Codex Doctor: Comprehensive Runtime Diagnostics and Troubleshooting in v0.135

The codex doctor subcommand has evolved from a basic health check into a full diagnostic suite. With v0.135.0 (released 28 May 2026), it now reports richer environment, Git, terminal, app-server, and thread inventory diagnostics¹. This article dissects every diagnostic section, demonstrates practical troubleshooting workflows, and shows how to integrate codex doctor into support and CI pipelines.

Why `codex doctor` Exists

Support cases for AI coding agents are notoriously difficult to reproduce. The failure might stem from a stale PATH entry, a misconfigured multiplexer swallowing escape sequences, an MCP server timing out behind a corporate proxy, or a corrupted SQLite state database. Before codex doctor, users had to manually gather environment variables, run connectivity tests, and inspect config files — a process that varied wildly in quality².

The command targets concrete failure modes: package manager mismatches, terminal/multiplexer incompatibilities, provider-specific HTTP/WebSocket connectivity issues, SQLite integrity corruption, and excessive disk usage from rollout logs².

Invocation Modes

# Full detailed output (default — designed for humans already troubleshooting)
codex doctor

# Compact grouped summary with pass/warn/fail counts
codex doctor --summary

# Structured JSON with sensitive values redacted (for automation and support)
codex doctor --json

# Show all items in truncated lists (e.g. all threads, all MCP servers)
codex doctor --all

The default is deliberately verbose. The design rationale: users only run codex doctor when something is already wrong, so presenting full context upfront saves round-trips².

Diagnostic Sections

graph TD
    A[codex doctor] --> B[Environment]
    A --> C[Configuration]
    A --> D[Updates]
    A --> E[Connectivity]
    A --> F[Background Server]
    A --> G[Notes]

    B --> B1[Runtime provenance]
    B --> B2[Install consistency]
    B --> B3[Search tool]
    B --> B4[Terminal metadata]
    B --> B5[State databases]

    C --> C1[Config loading]
    C --> C2[Authentication]
    C --> C3[MCP servers]
    C --> C4[Sandbox policy]
    C --> C5[Feature flags]

    E --> E1[Network environment]
    E --> E2[WebSocket diagnostics]
    E --> E3[Provider reachability]

Environment

The environment section validates the runtime foundation:

Check	What it reports
Runtime provenance	Version, install method, commit hash, executable path
Install consistency	Package manager detection (npm, bun), PATH verification
Search tool	Ripgrep availability and version
Terminal metadata	TERM variable, multiplexer state (tmux/zellij), extended-keys support
State databases	SQLite integrity for state and log databases, rollout statistics

A common failure this catches: installing via npm install -g @openai/codex but having a stale Homebrew-installed binary earlier in PATH. The install consistency check flags this mismatch immediately².

Configuration

# Example output (abbreviated)
Configuration
  ✓ Config loaded         config.toml parsed, model: o3
  ✓ Authentication        API key (sk-...7x2f) via environment variable
  ⚠ MCP servers           3 configured, 1 unreachable (filesystem-server: timeout)
  ✓ Sandbox               workspace-write, network: restricted
  ✓ Feature flags         4 enabled, 1 overridden (goals_v2: true)

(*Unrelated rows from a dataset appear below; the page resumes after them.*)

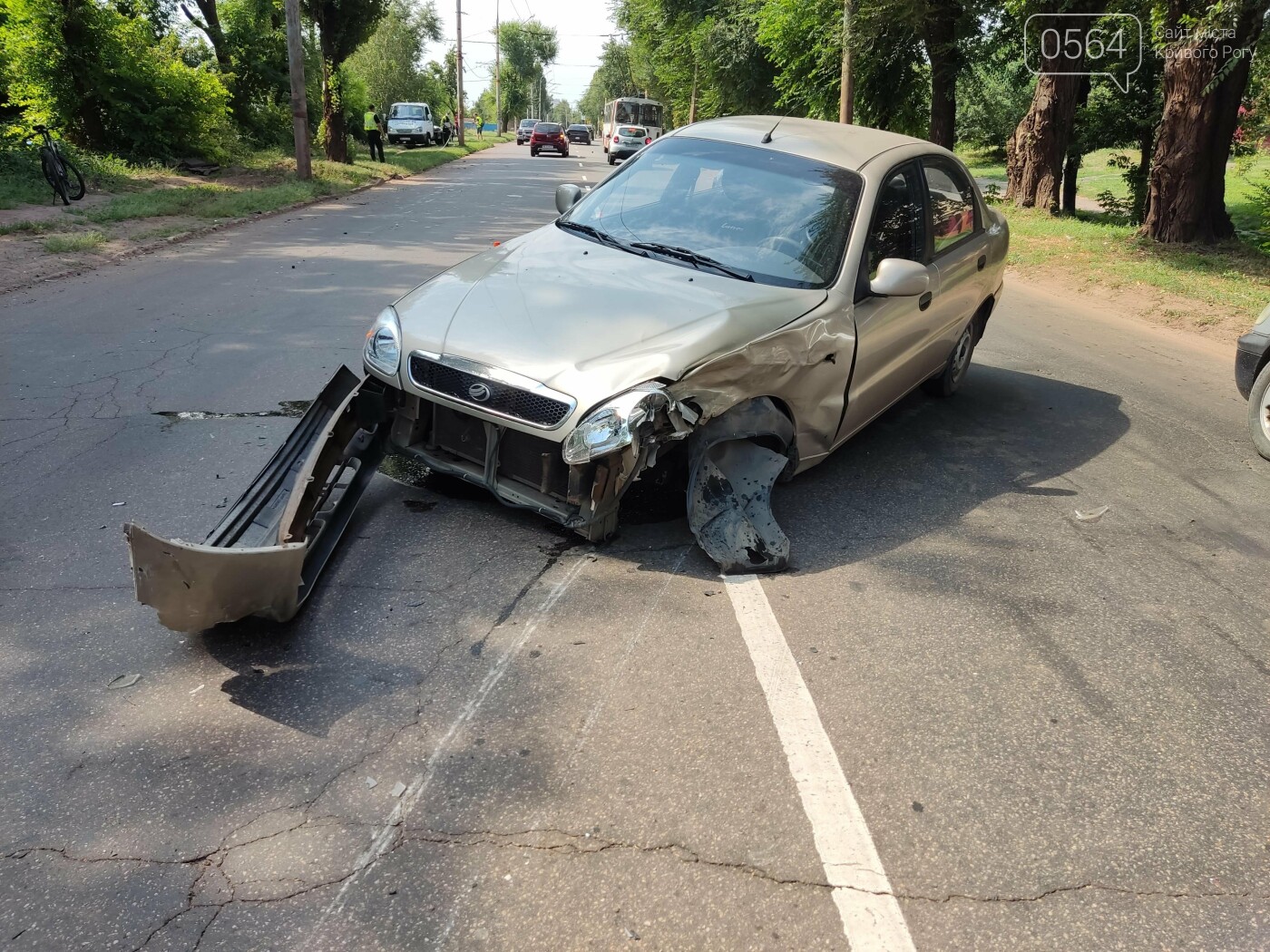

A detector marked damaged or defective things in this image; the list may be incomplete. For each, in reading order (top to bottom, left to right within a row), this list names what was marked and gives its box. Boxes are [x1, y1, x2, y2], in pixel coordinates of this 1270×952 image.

broken headlight [363, 306, 401, 377]
damaged silver sedan [124, 117, 1009, 631]
detached front bumper [1234, 328, 1263, 399]
broken headlight [562, 383, 664, 464]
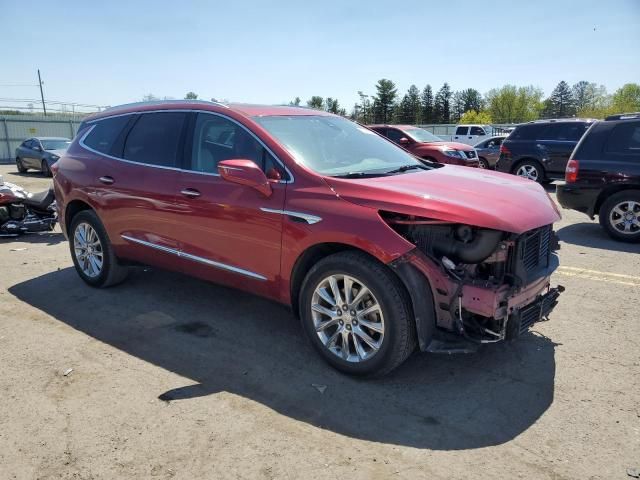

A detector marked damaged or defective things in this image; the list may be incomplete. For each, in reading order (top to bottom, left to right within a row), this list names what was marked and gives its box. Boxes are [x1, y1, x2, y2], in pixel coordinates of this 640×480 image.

crumpled hood [324, 165, 560, 234]
damaged front end [382, 212, 564, 354]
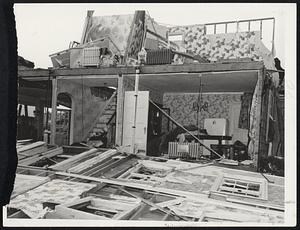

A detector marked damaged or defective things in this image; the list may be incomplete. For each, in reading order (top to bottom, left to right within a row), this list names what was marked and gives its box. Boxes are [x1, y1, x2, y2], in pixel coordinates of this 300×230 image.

torn wall covering [85, 14, 135, 55]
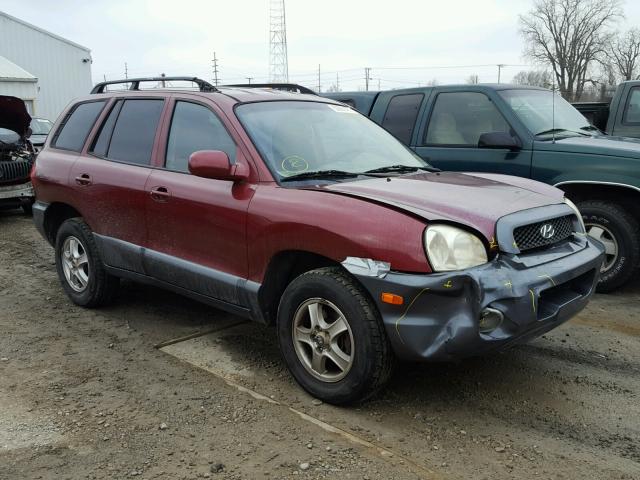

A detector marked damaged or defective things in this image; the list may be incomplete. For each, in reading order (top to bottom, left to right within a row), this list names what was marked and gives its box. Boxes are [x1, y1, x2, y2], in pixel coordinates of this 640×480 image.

damaged front bumper [350, 236, 604, 360]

The MCP server reachability check is particularly valuable. It validates each configured server’s transport endpoint — catching misconfigured stdio commands, unreachable SSE URLs, and servers that start but fail their handshake³.

Authentication

The auth section detects mixed authentication signals — for instance, both an API key environment variable and a ChatGPT OAuth token file present simultaneously. This ambiguity causes subtle model availability differences that confuse users².

Updates

Updates
  ⚠ Update available      0.135.0 → 0.136.0 (dismissed 2 days ago)
  ✓ Cache consistent      Local manifest matches remote

The update cache consistency check verifies that the locally cached version manifest hasn’t diverged from the remote source — a state that can occur when corporate proxies cache old responses¹.

Connectivity

The connectivity section performs provider-aware validation:

Connectivity
  ✓ HTTP proxy            HTTPS_PROXY=http://proxy.corp:8080
  ✓ DNS resolution        api.openai.com → 104.18.x.x (23ms)
  ✓ WebSocket handshake   HTTP 101 in 89ms
  ✓ Provider endpoint     POST /v1/chat/completions → 200 (model: o3)

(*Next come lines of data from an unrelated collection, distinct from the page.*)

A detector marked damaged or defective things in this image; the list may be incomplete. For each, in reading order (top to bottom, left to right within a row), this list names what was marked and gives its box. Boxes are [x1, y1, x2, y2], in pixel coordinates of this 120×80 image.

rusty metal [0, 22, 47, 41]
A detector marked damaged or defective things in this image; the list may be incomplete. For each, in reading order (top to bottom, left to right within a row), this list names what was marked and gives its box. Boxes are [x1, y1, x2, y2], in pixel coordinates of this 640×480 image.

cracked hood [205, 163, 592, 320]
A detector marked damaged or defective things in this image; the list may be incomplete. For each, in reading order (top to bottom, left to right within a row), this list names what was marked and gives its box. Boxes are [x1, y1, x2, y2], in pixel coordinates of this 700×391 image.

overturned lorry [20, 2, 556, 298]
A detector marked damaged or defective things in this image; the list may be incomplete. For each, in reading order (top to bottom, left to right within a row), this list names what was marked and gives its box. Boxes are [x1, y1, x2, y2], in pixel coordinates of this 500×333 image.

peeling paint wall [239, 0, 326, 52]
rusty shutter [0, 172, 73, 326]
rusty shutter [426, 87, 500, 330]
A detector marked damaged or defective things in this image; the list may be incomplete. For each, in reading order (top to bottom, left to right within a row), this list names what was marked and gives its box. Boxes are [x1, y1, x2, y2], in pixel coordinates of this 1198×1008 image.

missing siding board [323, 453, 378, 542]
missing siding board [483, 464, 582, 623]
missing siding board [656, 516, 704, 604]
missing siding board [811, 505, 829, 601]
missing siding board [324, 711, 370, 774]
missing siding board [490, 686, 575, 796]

The WebSocket diagnostic is particularly important because Codex CLI uses persistent WebSocket connections for streaming. Corporate firewalls and load balancers that terminate idle connections after 60 seconds cause intermittent session drops that are difficult to diagnose without explicit handshake testing².

Provider-specific checks adapt based on your authentication mode — API key users get /v1/chat/completions validation while ChatGPT-authenticated users get the appropriate consumer endpoint check².

Background Server

Background Server
  ✓ App-server            Running (PID 48291, socket: /tmp/codex-app-server.sock)
  ✓ Thread inventory      12 threads, 3 active, oldest: 4 days

The v0.135 enhancement added thread inventory reporting, showing how many conversation threads exist locally, their states, and disk usage. This helps identify when excessive thread accumulation causes performance degradation¹.

Notes (Promoted Anomalies)

The Notes section surfaces issues that aren’t hard failures but deserve attention:

Available updates with version deltas
Large rollout directories (file count and disk usage)
MCP configuration issues that didn’t cause failures but show warnings
Mixed authentication signals

JSON Output Schema

The --json flag produces machine-readable output for automation:

{
  "schema_version": 3,
  "overall_status": "warn",
  "checks": {
    "env.install_consistency": {
      "id": "env.install_consistency",
      "category": "environment",
      "status": "ok",
      "summary": "npm global install, PATH consistent",
      "details": {
        "install_method": "npm",
        "exe_path": "/usr/local/bin/codex",
        "path_position": 0
      }
    },
    "connectivity.websocket": {
      "id": "connectivity.websocket",
      "category": "connectivity",
      "status": "warn",
      "summary": "Handshake succeeded but latency elevated (450ms)",
      "details": {
        "handshake_ms": 450,
        "endpoint": "wss://api.openai.com/v1/realtime"
      }
    }
  }
}

Each check has a stable identifier (env.install_consistency, connectivity.websocket) enabling programmatic comparison across runs².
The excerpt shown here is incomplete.